What is expected => Gather every line of the data below that contains the word "person".

[Start Dataset rows]

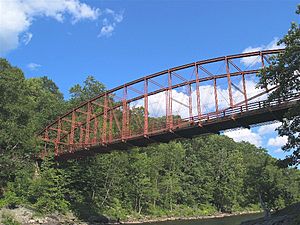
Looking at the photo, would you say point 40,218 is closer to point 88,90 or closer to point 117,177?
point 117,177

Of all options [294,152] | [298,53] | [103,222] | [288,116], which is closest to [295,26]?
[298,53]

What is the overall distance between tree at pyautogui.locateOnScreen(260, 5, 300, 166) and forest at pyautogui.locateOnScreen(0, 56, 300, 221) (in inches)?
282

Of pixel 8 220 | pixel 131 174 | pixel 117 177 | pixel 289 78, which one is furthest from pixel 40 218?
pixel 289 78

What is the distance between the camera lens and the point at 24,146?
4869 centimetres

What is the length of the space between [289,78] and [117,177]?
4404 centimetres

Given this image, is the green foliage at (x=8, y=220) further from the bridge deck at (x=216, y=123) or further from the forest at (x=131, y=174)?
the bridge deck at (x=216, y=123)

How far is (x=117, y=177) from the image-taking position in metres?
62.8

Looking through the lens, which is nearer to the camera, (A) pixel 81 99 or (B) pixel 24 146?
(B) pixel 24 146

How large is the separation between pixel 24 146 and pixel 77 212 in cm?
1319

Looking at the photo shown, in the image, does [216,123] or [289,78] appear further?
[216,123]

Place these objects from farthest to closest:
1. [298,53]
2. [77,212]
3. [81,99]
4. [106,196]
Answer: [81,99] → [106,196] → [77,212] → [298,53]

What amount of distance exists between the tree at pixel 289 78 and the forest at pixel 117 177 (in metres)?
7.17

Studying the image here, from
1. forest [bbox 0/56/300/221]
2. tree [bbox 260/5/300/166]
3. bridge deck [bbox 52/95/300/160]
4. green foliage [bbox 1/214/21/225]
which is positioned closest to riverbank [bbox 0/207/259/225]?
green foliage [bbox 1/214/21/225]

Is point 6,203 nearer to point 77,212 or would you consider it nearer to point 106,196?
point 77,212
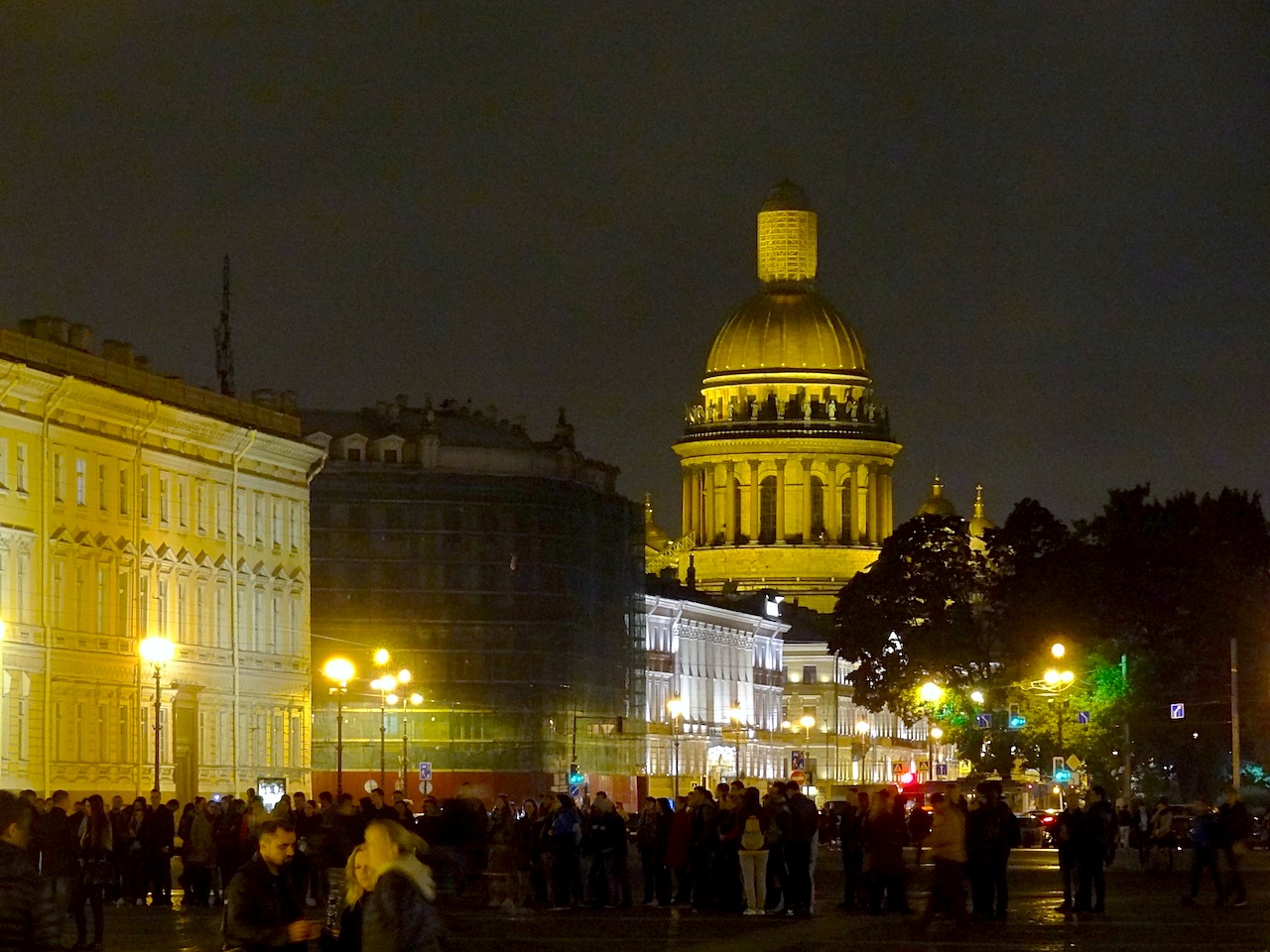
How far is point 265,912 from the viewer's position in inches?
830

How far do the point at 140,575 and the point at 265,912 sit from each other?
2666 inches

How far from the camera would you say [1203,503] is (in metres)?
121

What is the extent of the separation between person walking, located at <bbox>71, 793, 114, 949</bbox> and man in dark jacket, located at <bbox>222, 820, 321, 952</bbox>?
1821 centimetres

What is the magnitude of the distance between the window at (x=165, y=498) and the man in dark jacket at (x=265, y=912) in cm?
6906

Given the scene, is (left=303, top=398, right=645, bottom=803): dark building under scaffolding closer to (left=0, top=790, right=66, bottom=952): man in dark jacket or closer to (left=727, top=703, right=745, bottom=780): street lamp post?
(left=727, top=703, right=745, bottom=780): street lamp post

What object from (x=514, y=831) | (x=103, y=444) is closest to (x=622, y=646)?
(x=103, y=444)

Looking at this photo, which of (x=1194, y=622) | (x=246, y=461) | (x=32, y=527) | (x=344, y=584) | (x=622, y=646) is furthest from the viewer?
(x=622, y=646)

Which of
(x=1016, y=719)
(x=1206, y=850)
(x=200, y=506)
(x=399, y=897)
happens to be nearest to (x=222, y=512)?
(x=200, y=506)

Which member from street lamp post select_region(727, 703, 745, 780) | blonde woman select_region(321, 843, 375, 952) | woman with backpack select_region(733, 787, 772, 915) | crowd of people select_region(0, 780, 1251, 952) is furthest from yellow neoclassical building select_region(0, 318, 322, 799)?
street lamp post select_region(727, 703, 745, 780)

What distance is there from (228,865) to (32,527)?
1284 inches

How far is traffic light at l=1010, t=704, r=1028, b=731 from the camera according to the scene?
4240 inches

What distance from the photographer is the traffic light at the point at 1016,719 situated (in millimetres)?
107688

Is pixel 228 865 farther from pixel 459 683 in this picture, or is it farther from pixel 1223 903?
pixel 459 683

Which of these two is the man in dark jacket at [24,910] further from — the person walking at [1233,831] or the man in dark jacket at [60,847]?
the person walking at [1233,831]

[End Dataset rows]
[Start Dataset rows]

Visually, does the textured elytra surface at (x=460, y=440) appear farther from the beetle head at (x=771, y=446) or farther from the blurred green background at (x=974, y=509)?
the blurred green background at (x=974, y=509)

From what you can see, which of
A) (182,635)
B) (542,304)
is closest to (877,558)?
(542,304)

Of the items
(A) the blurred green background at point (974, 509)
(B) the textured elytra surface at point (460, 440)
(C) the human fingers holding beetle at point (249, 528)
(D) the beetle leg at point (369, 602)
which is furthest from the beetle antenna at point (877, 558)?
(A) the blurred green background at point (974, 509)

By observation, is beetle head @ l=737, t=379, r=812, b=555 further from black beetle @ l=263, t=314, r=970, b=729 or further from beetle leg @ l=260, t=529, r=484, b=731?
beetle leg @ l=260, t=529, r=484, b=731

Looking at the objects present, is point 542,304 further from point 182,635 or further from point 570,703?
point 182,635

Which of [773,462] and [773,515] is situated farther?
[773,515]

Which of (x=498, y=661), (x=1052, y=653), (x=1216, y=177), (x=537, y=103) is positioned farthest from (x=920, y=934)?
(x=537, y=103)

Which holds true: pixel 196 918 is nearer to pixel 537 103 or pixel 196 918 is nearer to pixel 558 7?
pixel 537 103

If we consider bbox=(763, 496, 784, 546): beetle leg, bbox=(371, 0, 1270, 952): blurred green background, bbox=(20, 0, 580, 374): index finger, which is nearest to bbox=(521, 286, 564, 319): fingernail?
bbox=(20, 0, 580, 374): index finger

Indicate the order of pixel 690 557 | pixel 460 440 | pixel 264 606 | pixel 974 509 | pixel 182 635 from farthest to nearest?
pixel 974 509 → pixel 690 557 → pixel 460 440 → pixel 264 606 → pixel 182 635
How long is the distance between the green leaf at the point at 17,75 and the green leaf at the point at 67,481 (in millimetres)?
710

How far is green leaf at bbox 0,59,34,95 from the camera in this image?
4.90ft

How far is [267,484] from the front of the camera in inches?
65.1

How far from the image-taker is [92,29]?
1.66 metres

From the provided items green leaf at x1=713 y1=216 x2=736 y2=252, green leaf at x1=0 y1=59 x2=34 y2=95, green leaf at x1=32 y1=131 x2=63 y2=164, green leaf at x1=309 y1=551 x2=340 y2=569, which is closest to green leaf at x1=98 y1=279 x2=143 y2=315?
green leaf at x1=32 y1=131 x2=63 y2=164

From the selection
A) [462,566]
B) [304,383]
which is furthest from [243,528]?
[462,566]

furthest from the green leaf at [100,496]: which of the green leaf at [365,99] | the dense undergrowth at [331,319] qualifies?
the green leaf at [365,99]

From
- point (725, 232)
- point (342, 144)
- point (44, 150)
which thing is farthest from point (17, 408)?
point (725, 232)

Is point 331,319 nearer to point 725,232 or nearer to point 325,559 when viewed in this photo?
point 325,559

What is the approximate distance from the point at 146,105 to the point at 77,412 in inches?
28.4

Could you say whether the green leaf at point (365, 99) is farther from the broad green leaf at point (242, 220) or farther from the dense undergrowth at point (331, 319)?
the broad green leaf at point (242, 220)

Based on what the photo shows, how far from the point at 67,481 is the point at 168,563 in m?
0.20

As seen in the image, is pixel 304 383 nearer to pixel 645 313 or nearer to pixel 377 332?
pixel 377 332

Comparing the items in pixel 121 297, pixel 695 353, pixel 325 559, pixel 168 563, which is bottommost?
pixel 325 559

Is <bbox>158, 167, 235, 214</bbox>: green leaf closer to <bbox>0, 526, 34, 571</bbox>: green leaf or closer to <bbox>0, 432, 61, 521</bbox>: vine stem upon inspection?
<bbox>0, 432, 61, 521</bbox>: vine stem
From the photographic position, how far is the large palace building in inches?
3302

[End Dataset rows]

Solution to this exercise =>
What is the extent of the separation between person walking, located at <bbox>71, 793, 114, 949</bbox> and man in dark jacket, located at <bbox>222, 820, 321, 952</bbox>?
Which of these two is the man in dark jacket at [24,910] further from — the person walking at [1233,831] or the man in dark jacket at [60,847]?
the person walking at [1233,831]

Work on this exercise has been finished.